◆ REQUIRED WORK
Decide whether each of the statements below agrees with the forum post on recursive graph queries in Oracle SQL. Answer yes or no for each, and quote the words of the post that settle it. (a) The single loop in the example adds 86 unneeded rows to the result. (b) The posters are free to switch to PostgreSQL to solve the problem. (c) The current query produces output that differs from what is required.

◆ PASSAGE PROVIDED
****************

Logo Questions Linux Laravel Mysql Ubuntu Git Menu
 

Directed graph in Oracle SQL using recursive query visiting each node only once

Description

In our problem domain we are working on a set of edges that connect together forming a graph. Starting from a given node (or nodes), we have to list all links within the entire graph that are connected to the given node (or nodes). We have to show these links from left-to-right, top-to-bottom.

We have a working query for this problem for graphs with a limited number of loops. Higher number of loops increases the execution time exponentially.

We need to limit visits to the same node during recursion to have a working solution.

The example below contains only a single loop, but this single loop is already causing 86 additional and obsolete rows.

In similar posts solutions are provided for postgresql using ROW and ANY operators, but I could not find an Oracle solution.

We are searching for either an alternative for our solution or a way to limit the number of visits to the same edges.

Any help is greatly appreciated!

Similar

Visiting a directed graph as if it were an undirected one, using a recursive query provides a solution in postgresql. We are required to use Oracle11g.

Example

Edges

A-B, B-D, C-A, C-E, C-F, H-F, E-B, G-D, G-I

Graphical

    A
  /   \
C - E - B - D
  \       /
H - F   G - I

DDL and DML

CREATE TABLE EDGE (
  FROM_ID VARCHAR(10),
  TO_ID   VARCHAR(10)
);

INSERT INTO EDGE VALUES ('A', 'B');
INSERT INTO EDGE VALUES ('E', 'B');
INSERT INTO EDGE VALUES ('C', 'E');
INSERT INTO EDGE VALUES ('C', 'A');
INSERT INTO EDGE VALUES ('C', 'F');
INSERT INTO EDGE VALUES ('B', 'D');
INSERT INTO EDGE VALUES ('G', 'D');
INSERT INTO EDGE VALUES ('H', 'F');
INSERT INTO EDGE VALUES ('G', 'I');

Input

nodes: 'A'

Required Output

C   A
C   E
C   F
H   F
A   B
E   B
B   D
G   D
G   I

Current Solution

Our current solution returns exactly what we need, but as mentioned above each additional loop increases the execution time exponentially.

SELECT
  c.LVL,
  c.FROM_ID,
  c.TO_ID,
  CASE
  WHEN lag(C.TO_ID)
       OVER (
         PARTITION BY C.LVL
         ORDER BY C.LVL, C.TO_ID ) = C.TO_ID
    THEN C.LVL || '-' || C.TO_ID
  WHEN lead(C.TO_ID)
       OVER (
         PARTITION BY C.LVL
         ORDER BY C.LVL, C.TO_ID ) = C.TO_ID
    THEN C.LVL || '-' || C.TO_ID
  ELSE C.LVL || '-' || C.FROM_ID
  END GROUP_ID
FROM (
       WITH chain(LVL, FROM_ID, TO_ID ) AS (
         SELECT
           1            LVL,
           root.FROM_ID FROM_ID,
           root.TO_ID   TO_ID
         FROM EDGE root
         WHERE root.TO_ID IN (:nodes)

****************

◆ DATASET EXCERPT
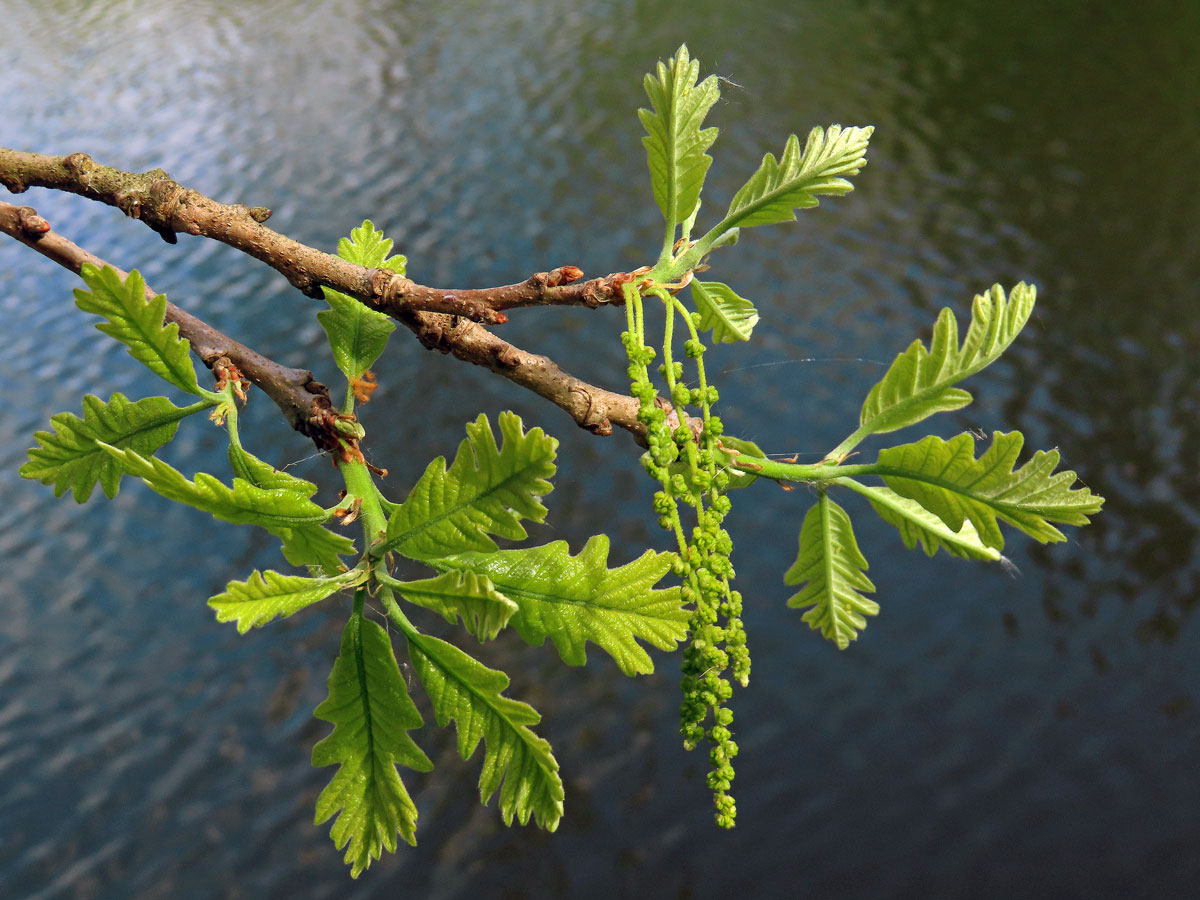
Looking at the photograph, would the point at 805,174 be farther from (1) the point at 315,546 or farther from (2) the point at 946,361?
(1) the point at 315,546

****************

◆ ANSWER BELOW
(a) Yes: "this single loop is already causing 86 additional and obsolete rows."
(b) No: "We are required to use Oracle11g."
(c) No: "Our current solution returns exactly what we need"